The Alliance for a Just Society already places the self-sufficiency wage for the entire state, including rural Oregon, at $15.99 per hour. According to a 2014 Oregon Department of Human Services study conducted by Oregon State University, the hourly wage needed for a single parent with one child to be able to afford fair market rate, small home-based childcare without being cost burdened is $15 per hour or more in all but four of Oregon’s counties.
Obviously, the amount of $ needed for self-sufficiency is going to keep increasing into 2022 and by a sizable amount if cost of living trends continue -- especially with housing costs going through the roof.

Not only is the governor’s proposal woefully inadequate in terms of providing immediate relief to working Oregonians, it ignores the possibility of lifting the state preemption on local governments to allow them to set their own minimum wages. Both Governor Brown and the business community know that Portland (and potentially other local governments) would immediately jump on an opportunity to raise the minimum wage locally. Rather than let communities decide if they want to mandate living wages, we get a proposal that attempts to take advantage of the $15/hr brand in the headlines, but delivers far less.

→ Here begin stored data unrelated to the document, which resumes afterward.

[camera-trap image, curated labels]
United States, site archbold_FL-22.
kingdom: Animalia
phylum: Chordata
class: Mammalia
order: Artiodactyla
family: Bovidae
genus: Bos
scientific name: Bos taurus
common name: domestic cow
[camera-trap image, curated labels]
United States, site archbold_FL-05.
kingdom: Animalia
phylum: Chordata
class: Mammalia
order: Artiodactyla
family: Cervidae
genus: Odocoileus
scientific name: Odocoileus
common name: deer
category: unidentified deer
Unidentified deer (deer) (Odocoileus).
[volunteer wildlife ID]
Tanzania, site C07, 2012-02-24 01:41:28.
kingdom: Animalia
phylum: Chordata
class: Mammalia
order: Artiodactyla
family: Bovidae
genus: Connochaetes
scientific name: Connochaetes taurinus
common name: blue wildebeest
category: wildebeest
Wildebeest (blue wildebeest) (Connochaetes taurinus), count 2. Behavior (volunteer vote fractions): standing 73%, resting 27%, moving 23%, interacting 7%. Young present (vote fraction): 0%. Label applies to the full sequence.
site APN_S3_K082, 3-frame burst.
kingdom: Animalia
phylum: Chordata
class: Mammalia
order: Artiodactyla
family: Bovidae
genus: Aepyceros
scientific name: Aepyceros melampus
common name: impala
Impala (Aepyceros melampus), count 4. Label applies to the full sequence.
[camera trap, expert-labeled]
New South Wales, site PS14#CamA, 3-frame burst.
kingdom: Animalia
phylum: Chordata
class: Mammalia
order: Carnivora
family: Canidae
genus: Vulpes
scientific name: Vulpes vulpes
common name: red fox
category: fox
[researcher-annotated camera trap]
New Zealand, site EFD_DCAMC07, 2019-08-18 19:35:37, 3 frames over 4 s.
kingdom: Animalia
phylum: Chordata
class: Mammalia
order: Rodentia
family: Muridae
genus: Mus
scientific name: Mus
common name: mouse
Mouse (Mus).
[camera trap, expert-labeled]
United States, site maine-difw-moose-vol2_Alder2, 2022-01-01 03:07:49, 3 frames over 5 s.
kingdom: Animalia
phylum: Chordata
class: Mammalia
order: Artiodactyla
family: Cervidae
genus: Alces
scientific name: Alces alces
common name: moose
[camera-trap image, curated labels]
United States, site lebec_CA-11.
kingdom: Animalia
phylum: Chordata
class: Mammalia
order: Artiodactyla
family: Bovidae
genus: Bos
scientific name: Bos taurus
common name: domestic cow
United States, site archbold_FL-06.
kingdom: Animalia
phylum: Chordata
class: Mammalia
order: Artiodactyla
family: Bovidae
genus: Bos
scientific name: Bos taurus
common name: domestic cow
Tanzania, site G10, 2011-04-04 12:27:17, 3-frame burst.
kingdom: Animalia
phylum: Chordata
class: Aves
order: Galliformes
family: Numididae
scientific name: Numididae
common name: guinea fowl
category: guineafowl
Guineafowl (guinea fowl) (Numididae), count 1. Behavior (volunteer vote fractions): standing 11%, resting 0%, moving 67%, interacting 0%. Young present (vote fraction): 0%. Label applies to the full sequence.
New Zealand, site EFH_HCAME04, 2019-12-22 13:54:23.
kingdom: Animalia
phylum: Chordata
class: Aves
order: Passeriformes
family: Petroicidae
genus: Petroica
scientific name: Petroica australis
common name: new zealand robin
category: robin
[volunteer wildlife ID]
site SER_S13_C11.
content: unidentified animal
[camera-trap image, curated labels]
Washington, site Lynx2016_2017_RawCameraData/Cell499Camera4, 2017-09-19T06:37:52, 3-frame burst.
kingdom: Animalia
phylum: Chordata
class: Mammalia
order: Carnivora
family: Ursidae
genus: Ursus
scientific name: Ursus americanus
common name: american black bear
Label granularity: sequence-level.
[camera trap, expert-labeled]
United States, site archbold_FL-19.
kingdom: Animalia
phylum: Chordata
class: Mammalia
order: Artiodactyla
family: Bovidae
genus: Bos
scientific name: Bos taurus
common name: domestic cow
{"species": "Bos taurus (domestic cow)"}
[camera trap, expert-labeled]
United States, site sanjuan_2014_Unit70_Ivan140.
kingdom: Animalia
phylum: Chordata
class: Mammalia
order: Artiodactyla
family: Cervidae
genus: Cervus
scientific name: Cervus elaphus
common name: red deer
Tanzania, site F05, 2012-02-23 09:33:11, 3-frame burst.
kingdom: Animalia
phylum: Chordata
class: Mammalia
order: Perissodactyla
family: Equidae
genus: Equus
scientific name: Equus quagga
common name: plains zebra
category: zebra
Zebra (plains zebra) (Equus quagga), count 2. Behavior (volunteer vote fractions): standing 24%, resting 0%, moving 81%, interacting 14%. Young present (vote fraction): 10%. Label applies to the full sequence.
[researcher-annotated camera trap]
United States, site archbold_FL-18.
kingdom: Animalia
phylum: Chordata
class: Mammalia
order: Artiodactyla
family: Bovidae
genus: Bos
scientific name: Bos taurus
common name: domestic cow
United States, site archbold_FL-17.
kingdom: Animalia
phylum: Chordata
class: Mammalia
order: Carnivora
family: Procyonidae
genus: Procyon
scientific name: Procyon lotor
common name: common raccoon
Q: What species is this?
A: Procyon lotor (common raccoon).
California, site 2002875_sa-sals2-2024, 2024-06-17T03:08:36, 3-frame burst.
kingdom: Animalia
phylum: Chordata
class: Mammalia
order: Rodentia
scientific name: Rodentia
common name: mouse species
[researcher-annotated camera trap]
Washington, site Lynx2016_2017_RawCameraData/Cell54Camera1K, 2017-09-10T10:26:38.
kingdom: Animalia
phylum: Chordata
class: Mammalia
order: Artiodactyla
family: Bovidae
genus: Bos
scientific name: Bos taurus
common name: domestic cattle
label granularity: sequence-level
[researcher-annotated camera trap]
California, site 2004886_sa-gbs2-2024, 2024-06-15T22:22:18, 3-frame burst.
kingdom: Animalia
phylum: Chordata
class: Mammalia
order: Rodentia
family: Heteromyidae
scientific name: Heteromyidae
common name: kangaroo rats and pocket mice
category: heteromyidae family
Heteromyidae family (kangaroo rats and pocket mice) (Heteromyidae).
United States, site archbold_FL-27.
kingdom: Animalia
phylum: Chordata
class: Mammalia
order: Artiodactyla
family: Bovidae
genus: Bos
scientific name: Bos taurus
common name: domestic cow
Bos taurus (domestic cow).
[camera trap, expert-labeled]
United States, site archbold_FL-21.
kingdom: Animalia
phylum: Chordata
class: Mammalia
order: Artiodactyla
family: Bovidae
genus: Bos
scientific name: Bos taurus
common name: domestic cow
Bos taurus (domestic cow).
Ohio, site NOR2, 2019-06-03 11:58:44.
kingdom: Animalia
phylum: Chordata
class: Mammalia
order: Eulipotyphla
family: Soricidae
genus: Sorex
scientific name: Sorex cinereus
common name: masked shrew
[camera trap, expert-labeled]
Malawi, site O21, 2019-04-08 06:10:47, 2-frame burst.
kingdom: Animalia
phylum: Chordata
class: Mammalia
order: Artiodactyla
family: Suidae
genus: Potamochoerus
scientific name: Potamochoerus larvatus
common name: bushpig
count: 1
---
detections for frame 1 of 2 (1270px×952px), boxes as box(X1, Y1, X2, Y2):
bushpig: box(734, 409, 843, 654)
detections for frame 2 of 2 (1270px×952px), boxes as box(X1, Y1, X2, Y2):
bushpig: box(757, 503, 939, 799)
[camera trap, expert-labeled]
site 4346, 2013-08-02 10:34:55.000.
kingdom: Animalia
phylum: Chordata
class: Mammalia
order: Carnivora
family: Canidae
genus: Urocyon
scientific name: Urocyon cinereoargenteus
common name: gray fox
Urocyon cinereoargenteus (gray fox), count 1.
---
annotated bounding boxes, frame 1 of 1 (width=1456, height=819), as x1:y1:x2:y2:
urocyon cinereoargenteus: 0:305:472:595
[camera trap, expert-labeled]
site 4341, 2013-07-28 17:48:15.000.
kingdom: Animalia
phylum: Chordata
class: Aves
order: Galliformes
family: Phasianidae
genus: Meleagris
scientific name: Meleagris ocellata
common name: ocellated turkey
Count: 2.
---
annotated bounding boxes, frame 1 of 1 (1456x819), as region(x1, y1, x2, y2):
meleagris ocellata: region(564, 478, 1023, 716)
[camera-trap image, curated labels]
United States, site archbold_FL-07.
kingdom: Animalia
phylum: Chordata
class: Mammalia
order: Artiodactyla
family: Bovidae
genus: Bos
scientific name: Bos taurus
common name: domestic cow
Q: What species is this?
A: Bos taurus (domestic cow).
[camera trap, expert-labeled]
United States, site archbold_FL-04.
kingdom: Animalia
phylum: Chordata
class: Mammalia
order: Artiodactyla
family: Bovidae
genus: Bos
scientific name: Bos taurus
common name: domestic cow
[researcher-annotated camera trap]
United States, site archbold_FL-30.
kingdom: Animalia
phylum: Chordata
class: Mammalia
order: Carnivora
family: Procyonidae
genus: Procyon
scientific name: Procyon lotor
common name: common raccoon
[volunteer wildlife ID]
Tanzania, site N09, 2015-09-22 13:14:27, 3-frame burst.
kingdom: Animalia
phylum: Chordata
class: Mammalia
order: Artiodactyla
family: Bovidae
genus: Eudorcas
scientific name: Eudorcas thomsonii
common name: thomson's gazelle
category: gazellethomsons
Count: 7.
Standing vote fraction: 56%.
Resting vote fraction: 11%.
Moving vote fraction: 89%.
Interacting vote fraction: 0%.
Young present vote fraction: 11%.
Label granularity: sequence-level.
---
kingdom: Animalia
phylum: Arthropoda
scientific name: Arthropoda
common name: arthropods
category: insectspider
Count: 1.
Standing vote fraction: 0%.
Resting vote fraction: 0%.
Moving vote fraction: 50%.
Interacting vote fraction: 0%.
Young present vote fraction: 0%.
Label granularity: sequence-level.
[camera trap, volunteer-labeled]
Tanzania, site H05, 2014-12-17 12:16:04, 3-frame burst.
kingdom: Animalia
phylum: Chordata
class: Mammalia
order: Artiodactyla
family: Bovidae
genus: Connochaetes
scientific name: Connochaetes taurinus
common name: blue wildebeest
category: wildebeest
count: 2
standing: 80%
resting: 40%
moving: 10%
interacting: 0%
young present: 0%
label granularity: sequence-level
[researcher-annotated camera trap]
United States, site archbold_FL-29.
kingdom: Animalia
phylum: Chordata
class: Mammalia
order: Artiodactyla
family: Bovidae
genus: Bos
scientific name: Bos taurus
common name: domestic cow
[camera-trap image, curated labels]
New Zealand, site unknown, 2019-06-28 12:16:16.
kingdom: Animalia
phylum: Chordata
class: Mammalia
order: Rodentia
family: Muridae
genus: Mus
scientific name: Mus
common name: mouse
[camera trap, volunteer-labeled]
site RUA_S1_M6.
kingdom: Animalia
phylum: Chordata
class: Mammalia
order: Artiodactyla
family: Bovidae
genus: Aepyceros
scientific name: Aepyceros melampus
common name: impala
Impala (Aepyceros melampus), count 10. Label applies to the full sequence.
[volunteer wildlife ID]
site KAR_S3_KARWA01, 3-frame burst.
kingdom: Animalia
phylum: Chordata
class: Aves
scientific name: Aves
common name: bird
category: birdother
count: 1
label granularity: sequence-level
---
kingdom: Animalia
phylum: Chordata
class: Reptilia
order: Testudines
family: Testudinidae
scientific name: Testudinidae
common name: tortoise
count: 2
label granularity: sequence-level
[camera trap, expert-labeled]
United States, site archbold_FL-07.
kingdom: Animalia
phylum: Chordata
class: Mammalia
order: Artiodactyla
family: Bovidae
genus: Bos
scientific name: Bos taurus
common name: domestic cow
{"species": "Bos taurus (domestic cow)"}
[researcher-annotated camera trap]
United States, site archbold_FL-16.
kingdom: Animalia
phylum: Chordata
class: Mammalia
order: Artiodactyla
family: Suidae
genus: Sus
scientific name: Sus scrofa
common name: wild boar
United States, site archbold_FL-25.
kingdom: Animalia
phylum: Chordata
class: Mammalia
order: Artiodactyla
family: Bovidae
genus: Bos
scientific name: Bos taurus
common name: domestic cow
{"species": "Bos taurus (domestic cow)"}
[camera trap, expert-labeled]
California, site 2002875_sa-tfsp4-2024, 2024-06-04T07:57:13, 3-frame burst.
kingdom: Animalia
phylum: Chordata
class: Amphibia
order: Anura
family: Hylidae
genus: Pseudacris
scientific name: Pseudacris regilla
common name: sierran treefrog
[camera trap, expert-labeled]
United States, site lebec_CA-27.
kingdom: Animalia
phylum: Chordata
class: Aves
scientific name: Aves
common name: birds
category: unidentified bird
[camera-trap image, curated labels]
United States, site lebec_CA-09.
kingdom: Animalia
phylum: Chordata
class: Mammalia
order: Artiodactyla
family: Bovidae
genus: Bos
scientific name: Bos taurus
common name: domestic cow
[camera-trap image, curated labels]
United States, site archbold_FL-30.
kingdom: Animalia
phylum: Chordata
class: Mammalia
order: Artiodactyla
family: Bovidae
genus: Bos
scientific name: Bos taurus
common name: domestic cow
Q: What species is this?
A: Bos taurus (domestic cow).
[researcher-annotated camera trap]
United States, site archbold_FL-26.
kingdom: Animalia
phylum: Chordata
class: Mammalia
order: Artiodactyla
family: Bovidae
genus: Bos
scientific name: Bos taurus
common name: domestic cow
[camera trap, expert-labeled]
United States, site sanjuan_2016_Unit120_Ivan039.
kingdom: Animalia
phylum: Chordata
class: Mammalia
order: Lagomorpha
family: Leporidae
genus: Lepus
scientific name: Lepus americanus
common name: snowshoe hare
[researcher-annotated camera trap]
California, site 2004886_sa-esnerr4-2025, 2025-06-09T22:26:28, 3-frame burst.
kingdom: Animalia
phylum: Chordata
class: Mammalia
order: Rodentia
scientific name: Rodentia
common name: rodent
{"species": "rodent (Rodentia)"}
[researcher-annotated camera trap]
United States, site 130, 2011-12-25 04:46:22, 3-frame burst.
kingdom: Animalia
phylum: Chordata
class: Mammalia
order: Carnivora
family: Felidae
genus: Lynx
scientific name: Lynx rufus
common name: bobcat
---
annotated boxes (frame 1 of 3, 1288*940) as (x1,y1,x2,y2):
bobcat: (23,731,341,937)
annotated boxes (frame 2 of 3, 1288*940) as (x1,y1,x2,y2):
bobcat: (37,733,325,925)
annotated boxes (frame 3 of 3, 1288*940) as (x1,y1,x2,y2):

$15 Now’s ballot initiative ($15/hr by 2019) is already a compromise for providing people with what they immediately need to get out of poverty. The Raise the Wage campaign (around $13.50 over several years while lifting the state preemption) compromises even more. Kate Brown’s proposal barely even registers as a compromise considering the context of the wage debate over the last two years. Instead, her proposal is capitulation: Brown and her people realize that, politically, something has to be done on wages, but don’t have the desire or political will to advocate for a strong proposal that could lift low-wage workers out of poverty. Instead, they attempt to co-opt the brand of $15/hr minimum wage while avoiding the substance and perceived political costs of a larger wage hike.

It’s not progressive. It’s not enough. It’s not right.